Новые открытия в Новом году
Всем и каждому известно так же хорошо, как 2 Х 2 = 4, что музыка Вагнера вся построена на лейтмотивах. Но одно дело знать это "вообще", и совсем другое дело - открыть это самостоятельно, без подсказки, вдруг услышать самому. И внезапно понять, что "кочующие" из оперы в оперу лейтмотивы - это как "сквозные персонажи" в эпических романных циклах (вроде бальзаковской "Человеческой комедии"), которые сплетают из "отдельных произведений" единое монументальное целое. С открытием Вас! И с Новым годом!
Да, но...
Это-то понятно. Любопытно, что это используется именно в разных произведениях. Причём в "Парсифале" это именно лейтмотив, а в "Кольце нибелунга", насколько я помню, встречается только в это месте.
Смысл оперы
Опера "Зигфрид" состоит из трёх актов. Примечательно, что три акта практически одинаковой длинны, в булезовской интерпретации примерно 1 час 15 минут. Другие оперы Вагнера разбиты на акты менее равномерно. Структура трёх актов тоже примерно идентична: три сцены в каждом акте. Но вот внутри каждой из этих сцен развитие достаточно свободное и разнообразное. Этим композиция оперы напоминает трактаты Гегеля, который использует свой диалектический метод, прежде всего, в качестве средства упорядочивания материала. Точно так же Гегель располагает излагаемые темы в своих книгах диалектическими триадами, но внутри каждой из триад может происходить всё что угодно в силу присущего Гегелю феноменологическому подходу. На этом параллели с Гегелем не заканчиваются. Образ Зигфрида - это чистый образ гегельянского героя. Важным моментом для понимания этого образа является отсутствие возвышенных целей у Зигфрида, т.е. от его героического осталось только собственно героическое, без часто сопутствующих этому коннотаций. Гегель определял героическое как "могущество самостоятельного индивидуума", никаких высоких целей это понятие не подразумевает. Более того, героическое Гегель противопоставляет нравственному обществу, в котором государственная власть обеспечивает граждан общественными благами. И Зигфрид, являясь воплощением анти-нравственного, часто ведёт себя по-хамски, игнорируя общественную мораль.

* * *

Изложите короче или в виде списка абзац текста о Вагнере, который начинается словами «Опера „Зигфрид“ состоит из трёх актов», и сохраните его главные факты.

ФРАГМЕНТ ДАННЫХ ▸

* * *

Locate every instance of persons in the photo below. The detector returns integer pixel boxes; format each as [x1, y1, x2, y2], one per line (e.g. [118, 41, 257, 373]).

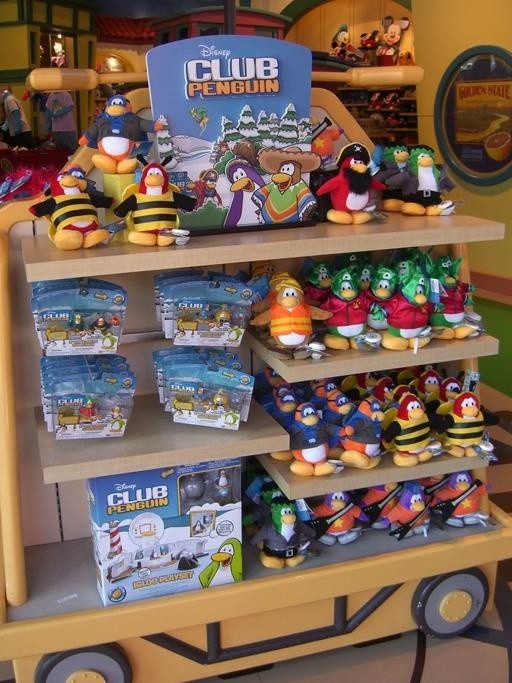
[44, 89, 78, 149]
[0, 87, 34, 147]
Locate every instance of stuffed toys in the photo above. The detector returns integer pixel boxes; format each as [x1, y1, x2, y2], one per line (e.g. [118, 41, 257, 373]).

* * *

РЕШЕНИЕ ЗАДАНИЯ ▸
- В «Зигфриде» три акта почти одинаковой длины, примерно по 1 часу 15 минут каждый в интерпретации Булеза. Другие оперы Вагнера разделены на акты менее равномерно.
- В каждом акте по три сцены, но внутри сцен действие развивается свободно и разнообразно.
- Этим композиция оперы напоминает трактаты Гегеля. Он упорядочивает материал диалектическими триадами, а внутри каждой триады может происходить что угодно.
- Зигфрид — чистый образ гегельянского героя. Возвышенных целей у него нет, а Гегель определял героическое как «могущество самостоятельного индивидуума».
- Гегель противопоставлял героическое нравственному обществу. Зигфрид воплощает анти-нравственное: он часто ведёт себя по-хамски и игнорирует общественную мораль.